══ DATA SHOWN ══

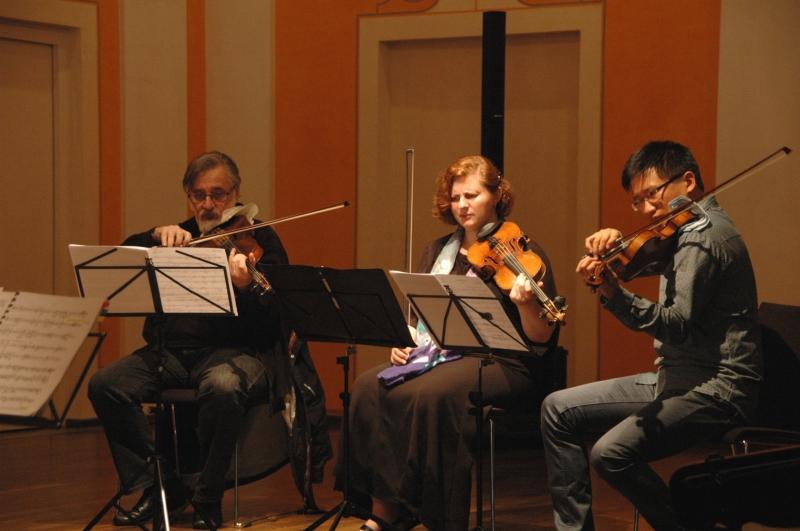 22.09.2016 - Proben: ... Vladimir Mendelssohn (Viola), Natalia Prishepenko (Violine), Dan Zhu (Violine) ... (Foto: Christine Tröger)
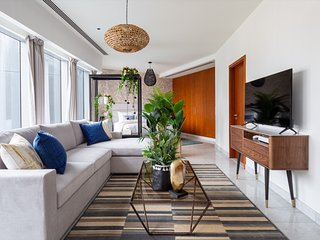 Stunning Spacious Studio in Central Park Towers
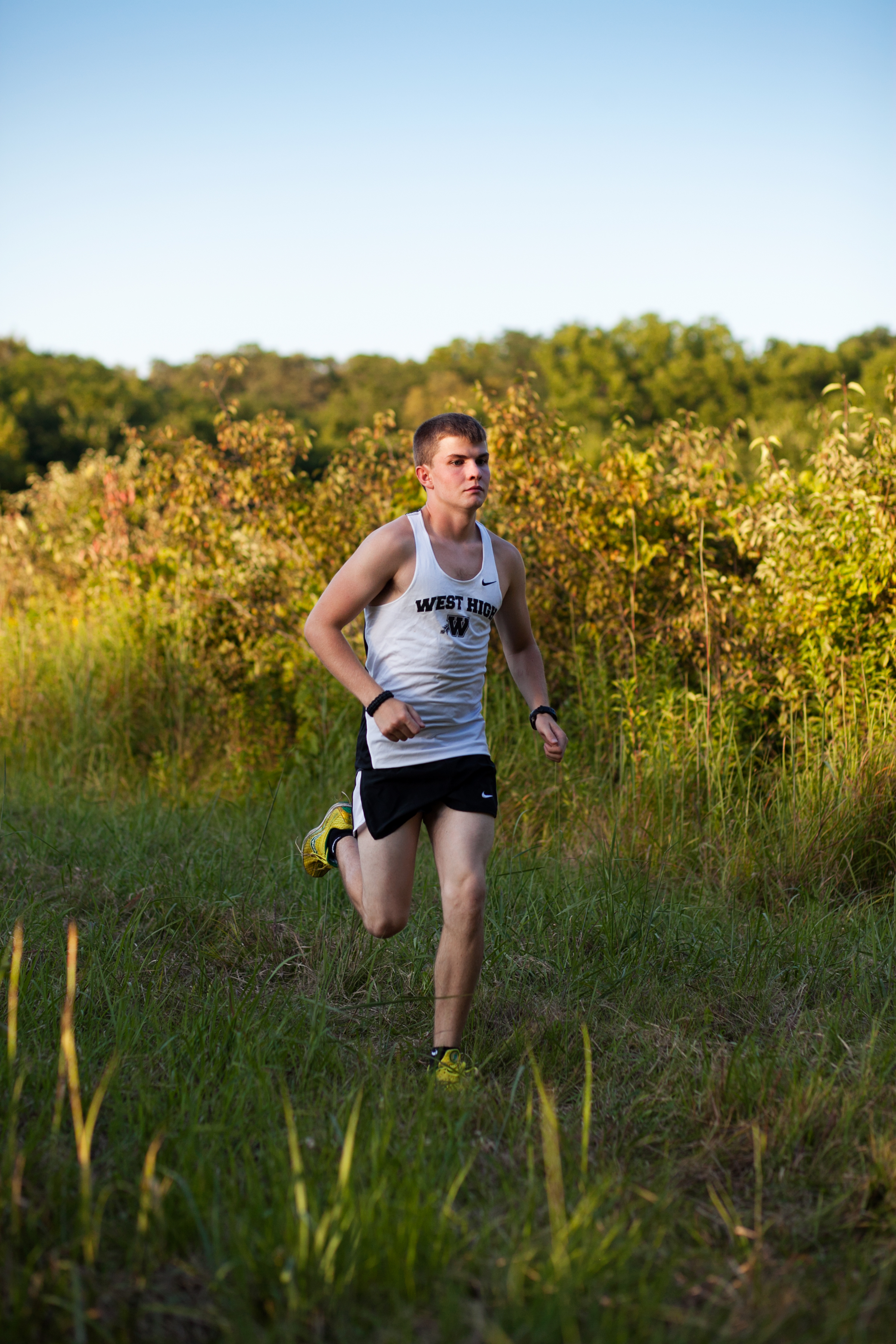 cross country senior photos for guys des moines photographers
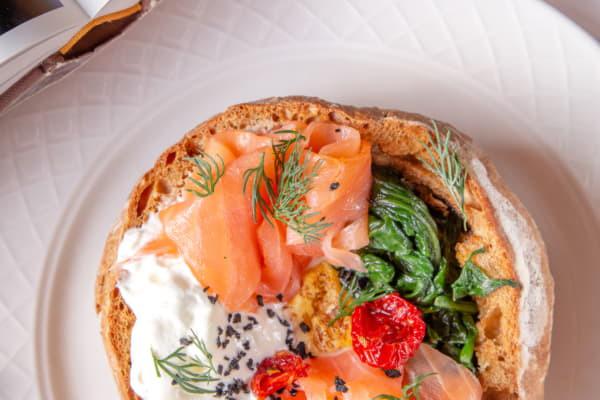 Сніданок в хлібі з вершковим мусом, яйцем та шпинатом, з лососем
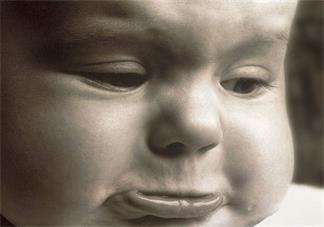 打孩子后怎么安抚孩子的情绪 忍不住打骂孩子后怎么做比较好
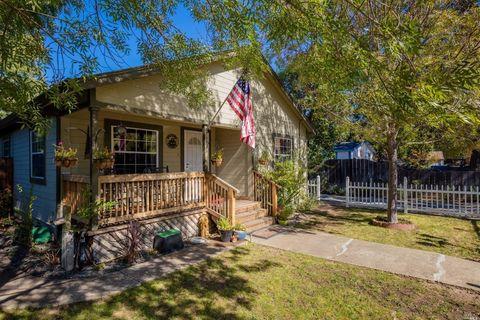 940 Harrison St, Hopland, CA 95449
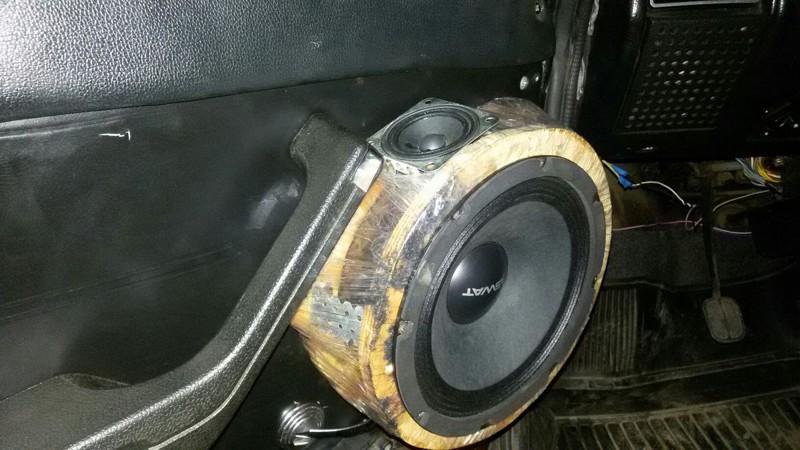 Как не надо устанавливать акустику в автомобиль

═══

_WORK TO COMPLETE:_
Every entry above is to be copied verbatim, with the pictures removed.

_RESPONSE AREA:_
 22.09.2016 - Proben: ... Vladimir Mendelssohn (Viola), Natalia Prishepenko (Violine), Dan Zhu (Violine) ... (Foto: Christine Tröger)
 Stunning Spacious Studio in Central Park Towers
 cross country senior photos for guys des moines photographers
 Сніданок в хлібі з вершковим мусом, яйцем та шпинатом, з лососем
 打孩子后怎么安抚孩子的情绪 忍不住打骂孩子后怎么做比较好
 940 Harrison St, Hopland, CA 95449
 Как не надо устанавливать акустику в автомобиль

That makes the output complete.